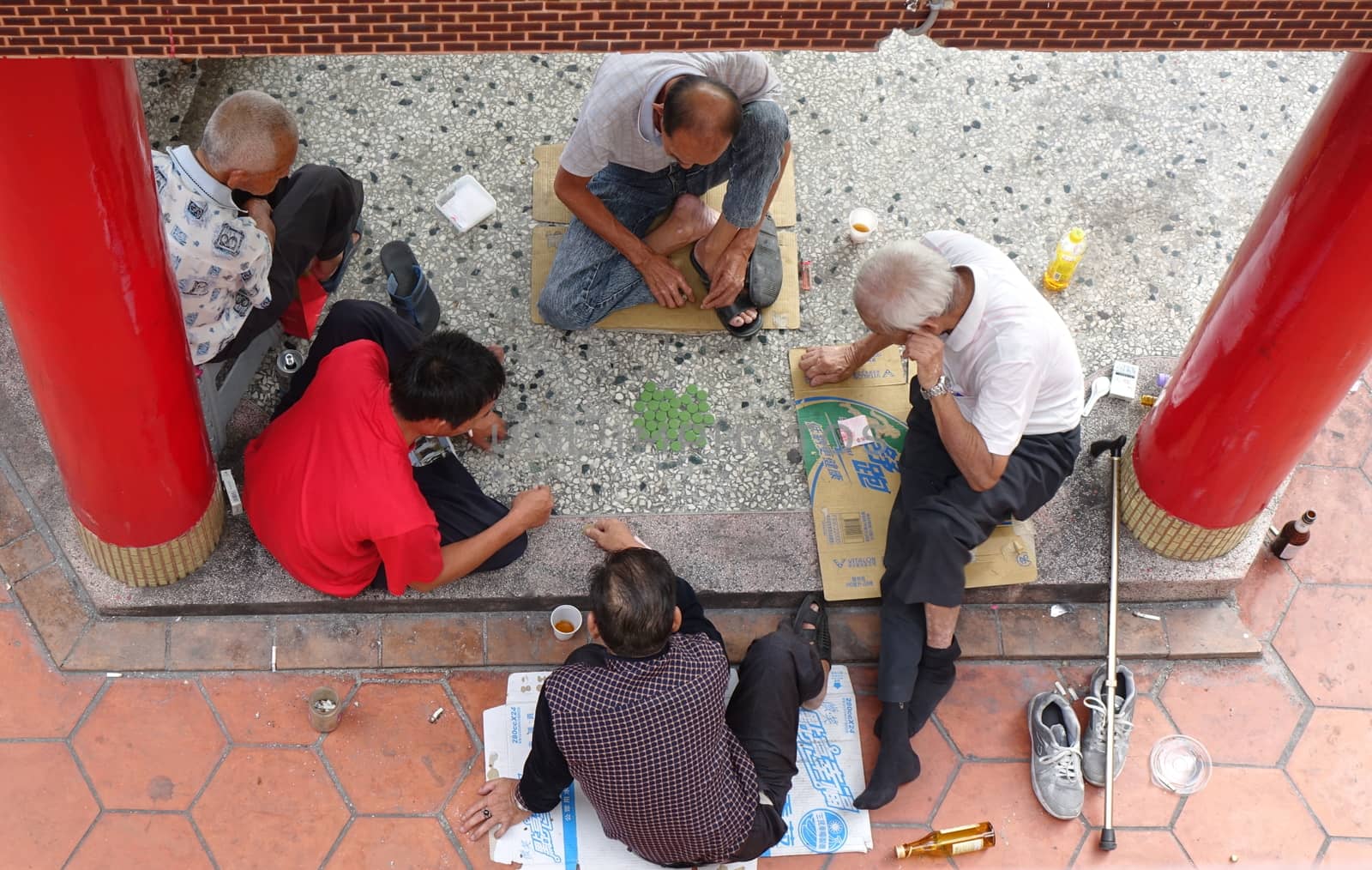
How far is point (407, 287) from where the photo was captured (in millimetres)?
→ 4570

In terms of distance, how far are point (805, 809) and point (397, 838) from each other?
1341 mm

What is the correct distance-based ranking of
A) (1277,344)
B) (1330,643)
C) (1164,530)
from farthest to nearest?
(1330,643)
(1164,530)
(1277,344)

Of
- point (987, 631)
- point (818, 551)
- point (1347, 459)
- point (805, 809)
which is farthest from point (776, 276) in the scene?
point (1347, 459)

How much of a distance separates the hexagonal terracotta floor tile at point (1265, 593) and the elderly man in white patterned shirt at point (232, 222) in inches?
143

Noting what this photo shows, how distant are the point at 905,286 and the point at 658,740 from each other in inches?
60.4

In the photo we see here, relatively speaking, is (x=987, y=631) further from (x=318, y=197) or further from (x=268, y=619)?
(x=318, y=197)

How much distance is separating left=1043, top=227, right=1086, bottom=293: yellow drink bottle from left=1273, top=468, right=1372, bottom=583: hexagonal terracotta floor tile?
116 cm

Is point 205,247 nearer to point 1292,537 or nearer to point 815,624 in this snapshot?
point 815,624

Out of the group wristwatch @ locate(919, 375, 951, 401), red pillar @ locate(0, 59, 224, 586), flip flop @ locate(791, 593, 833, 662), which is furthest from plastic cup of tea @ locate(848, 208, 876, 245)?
red pillar @ locate(0, 59, 224, 586)

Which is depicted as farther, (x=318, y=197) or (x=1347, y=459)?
(x=1347, y=459)

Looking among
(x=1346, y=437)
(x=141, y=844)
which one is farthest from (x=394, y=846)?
(x=1346, y=437)

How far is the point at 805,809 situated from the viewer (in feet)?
13.5

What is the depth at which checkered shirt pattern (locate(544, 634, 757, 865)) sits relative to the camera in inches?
137

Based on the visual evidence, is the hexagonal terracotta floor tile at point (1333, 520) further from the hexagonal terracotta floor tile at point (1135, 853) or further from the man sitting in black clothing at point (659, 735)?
the man sitting in black clothing at point (659, 735)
· · · · · · ·
- [Required work]:
Please switch every "terracotta" in the listing above to "clay" and give the lines back otherwise unchanged. Leave the pictures out of your answer.

- [Full answer]:
How far is point (407, 287) from where the photo was captured (in millimetres)?
→ 4570

In terms of distance, how far are point (805, 809) and point (397, 838) from each other?
1341 mm

What is the correct distance-based ranking of
A) (1277,344)
B) (1330,643)
C) (1164,530)
from farthest to nearest?
(1330,643)
(1164,530)
(1277,344)

Of
- point (987, 631)
- point (818, 551)
- point (1347, 459)
- point (805, 809)
which is farthest from point (776, 276) in the scene?
point (1347, 459)

How much of a distance separates the hexagonal clay floor tile at point (1265, 593) and the elderly man in white patterned shirt at point (232, 222) in inches?
143

Noting what this photo shows, how distant are the point at 905,286 and the point at 658,740 from each other in inches?
60.4

In the photo we see here, relatively speaking, is (x=987, y=631) further from (x=318, y=197) or further from (x=268, y=619)?
(x=318, y=197)

How much distance is separating left=1043, top=227, right=1086, bottom=293: yellow drink bottle from left=1273, top=468, right=1372, bottom=583: hexagonal clay floor tile?
116 cm

Is point 205,247 nearer to point 1292,537 or nearer to point 815,624 in this snapshot?
point 815,624

Out of the group wristwatch @ locate(919, 375, 951, 401), red pillar @ locate(0, 59, 224, 586), flip flop @ locate(791, 593, 833, 662), which is furthest from plastic cup of tea @ locate(848, 208, 876, 245)?
red pillar @ locate(0, 59, 224, 586)

Which is depicted as farther, (x=318, y=197) or (x=1347, y=459)?
(x=1347, y=459)

Looking among
(x=1346, y=437)
(x=141, y=844)
which one is farthest from (x=394, y=846)?
(x=1346, y=437)

How far is the point at 805,809 situated from the viewer (in feet)?
13.5

What is the depth at which checkered shirt pattern (locate(544, 634, 757, 865)) sits relative to the camera in inches?
137

Based on the visual evidence, is the hexagonal clay floor tile at point (1333, 520) further from the hexagonal clay floor tile at point (1135, 853) or further from the man sitting in black clothing at point (659, 735)?
the man sitting in black clothing at point (659, 735)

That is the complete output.